Fibrinogen disorders are rare conditions that are classified as either qualitative (type II) or quantitative (type I). Dysfibrinogenemia is a term used to describe a qualitative (ie, functional) fibrinogen disorder wherein abnormality in the fibrin molecule results in defective fibrin clot formation. The other qualitative fibrinogen disorder, hypodysfibrinogenemia, is characterized by both defective clot formation and reduced fibrinogen antigen levels.
In quantitative fibrinogen disorders, only the amount of fibrinogen in circulation is affected. Hypofibrinogenemia is characterized by low fibrinogen levels, whereas afibrinogenemia, an autosomal recessive disease, is characterized by the complete deficiency of fibrinogen.[1]
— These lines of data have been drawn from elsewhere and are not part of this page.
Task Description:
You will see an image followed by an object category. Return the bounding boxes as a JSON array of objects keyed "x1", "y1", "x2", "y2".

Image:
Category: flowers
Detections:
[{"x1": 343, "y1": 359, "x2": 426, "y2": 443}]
Congenital dysfibrinogenemia can be inherited in an autosomal-dominant, codominant, or autosomal-recessive pattern affecting the fibrinogen alpha, fibrinogen beta, or fibrinogen gamma genes. More than 100 mutations that result in the phenotype of abnormal fibrinogen have been identified; over 90% of those are point missense mutations.[2]
Dysfibrinogenemia may also be acquired. Chronic liver disease is the most common cause; up to 50% of patients with severe liver disease secondary to cirrhosis, hepatoma, or hepatitis exhibit bleeding complications.[3] Other causes of acquired dysfibrinogenemia include chronic malignancies and autoimmune diseases. A case of acquired dysfibrinogenemia caused by an autoantibody that inhibited fibrin polymerization in a patient previously diagnosed with MELAS (mitochondrial myopathy, encephalopathy, lactic acidosis, strokelike episodes) has also been reported.[4]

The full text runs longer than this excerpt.